Whooaaa, sorry guys, I've been neglecting this thread
. Hope I can give you some solutions:
DDDa- Using RMClock generagted VID values for intermediate states "should" be stable. The thing is, it's not worth it. The processor spends maybe 0.01% of it's life at intermediate states. However, I'll apply them in my RMClock and see what happens
mark123can and canusa- More successful undervolts! Glad it's working well for you guys, those are some great numbers
nephilim- For some reason, HLT commands replaces the "System Idle Process" as a process that occupies idle CPU time. The Windows System Idle Process works fine, so you dont need run HLT commands, I'd uncheck it.

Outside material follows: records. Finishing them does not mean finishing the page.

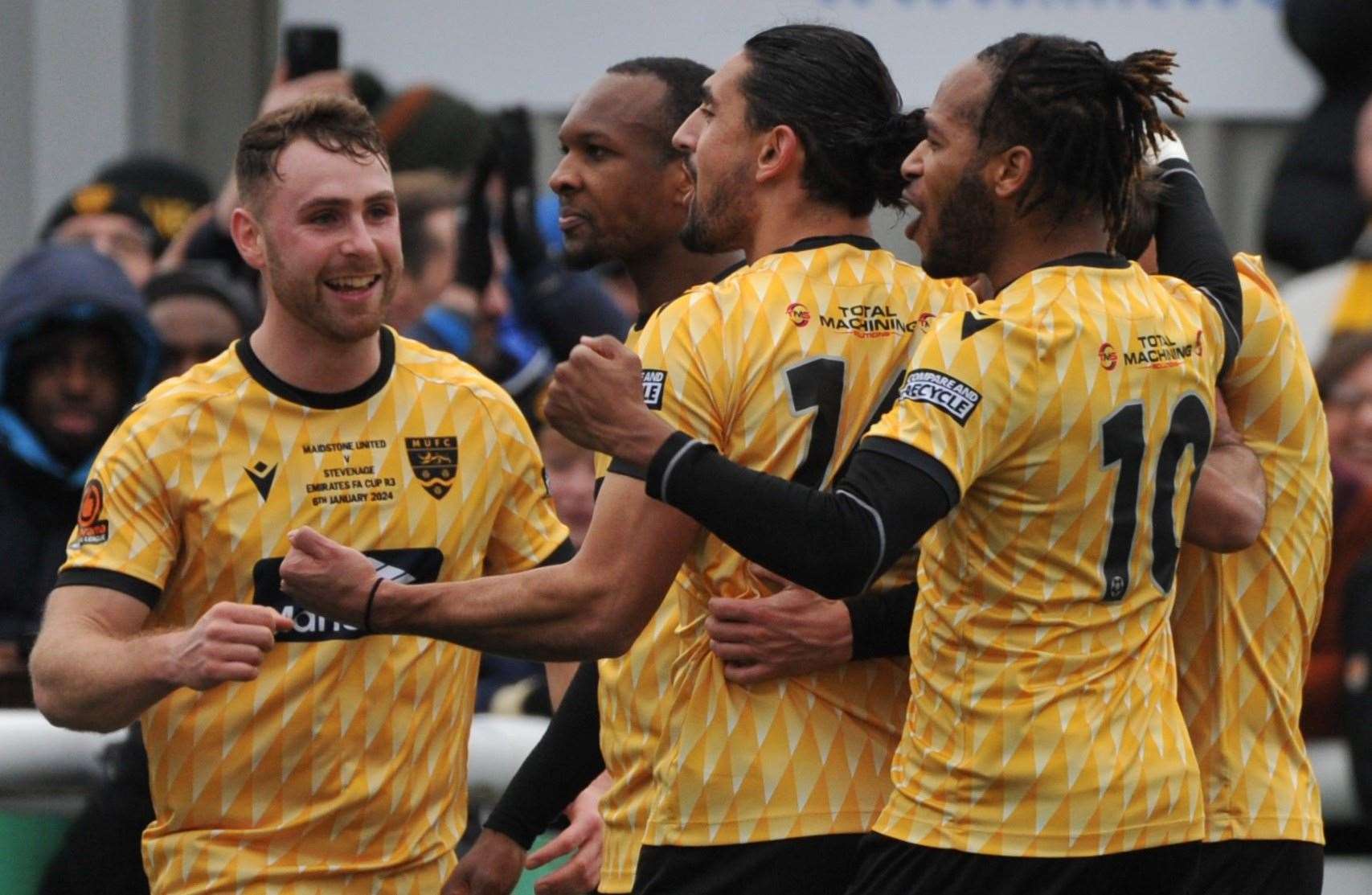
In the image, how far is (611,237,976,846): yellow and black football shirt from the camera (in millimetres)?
3549

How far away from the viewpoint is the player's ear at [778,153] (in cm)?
371

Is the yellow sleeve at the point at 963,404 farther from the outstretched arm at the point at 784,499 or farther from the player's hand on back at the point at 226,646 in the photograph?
the player's hand on back at the point at 226,646

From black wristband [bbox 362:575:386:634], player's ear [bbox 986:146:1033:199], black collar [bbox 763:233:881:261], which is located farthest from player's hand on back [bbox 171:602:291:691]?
player's ear [bbox 986:146:1033:199]

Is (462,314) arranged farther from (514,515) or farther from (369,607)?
(369,607)

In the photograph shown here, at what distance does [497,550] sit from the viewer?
13.5 feet

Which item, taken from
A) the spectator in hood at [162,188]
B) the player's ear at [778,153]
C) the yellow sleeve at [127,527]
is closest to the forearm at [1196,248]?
the player's ear at [778,153]

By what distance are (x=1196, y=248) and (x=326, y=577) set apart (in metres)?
1.47

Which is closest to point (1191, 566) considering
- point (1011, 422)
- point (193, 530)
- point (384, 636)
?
point (1011, 422)

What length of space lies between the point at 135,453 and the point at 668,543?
0.94 m

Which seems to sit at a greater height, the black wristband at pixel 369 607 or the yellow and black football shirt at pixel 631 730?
the black wristband at pixel 369 607

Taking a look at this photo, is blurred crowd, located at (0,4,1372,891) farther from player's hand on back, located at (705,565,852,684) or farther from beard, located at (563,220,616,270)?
player's hand on back, located at (705,565,852,684)

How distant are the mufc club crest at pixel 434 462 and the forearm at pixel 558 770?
50 cm

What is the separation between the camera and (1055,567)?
3.33 meters

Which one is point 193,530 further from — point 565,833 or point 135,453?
point 565,833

Caboose101- An immediate crash in prime95 means that your CPU is VERY unstable. I think an everyday value of 1.116v should be great for your CPU. Most CPU's can do .700v at 800MHz, so that sounds good. The FID is the multiplier on which your CPU runs. The 9300 has the Intel 915 chipset which has an external clock of 133MHz. Your CPU runs off this clock. At idle, FID 6x, the CPU runs at 133MHz x 6, or 800MHz. At full load, the CPU will run at 133MHz x 15, or 2000MHz (2.0GHz). Lowering the FID will make your CPU run slower, which is a bad thing
. The performance level indicator I think governs how sticky the CPU is to a certain speed. At higher performance levels, I'd imagine it makes your CPU very likely to jump to full speed. At higher battery levels, I'd imagine it makes your CPU very sticky to 800MHz in order to save power and will only amp up to full speed when it really has to. Overall, there's not much difference between all of them since most of the time the CPU runs at very low usage (<10%) or full load (100%), so leave them on balanced. Finally, RMClock requests voltage in real-time, but I guess you could uncheck the "restore defaults upon exit" box and see if your temps stay low after you exit. Try it out!
futureaudio- Is this 735 pin-modded to 2.26GHz? Or is it running at 1.7GHz? I'm taking that NIB is new-in-box and that you put this CPU in yourself? Please give me more info and I'll see what I can do
1. If your 9300 locks up, simply hold the power button until it turns off, then press the power button again to turn your computer back on. As soon as RMClock exits, your CPU goes back to default. Just make sure that while you're testing you DONT select the "run automatically at startup" box and DO select the "restore CPU defaults on exit" box until you have found stable voltages
2. Nope, CPU and the video card are totally separate.
3. Yes, the 6800 can, but it involves BIOS editing and flashing, and really doesn't give any lower temps (just a little more battery life). I can help you with that, but it gets pretty damn complicated if you're new to computers.
4. GPU can easily be tested with 3DMark05, newer games (FEAR, Splinter Cell: Chaos Theory, etc.).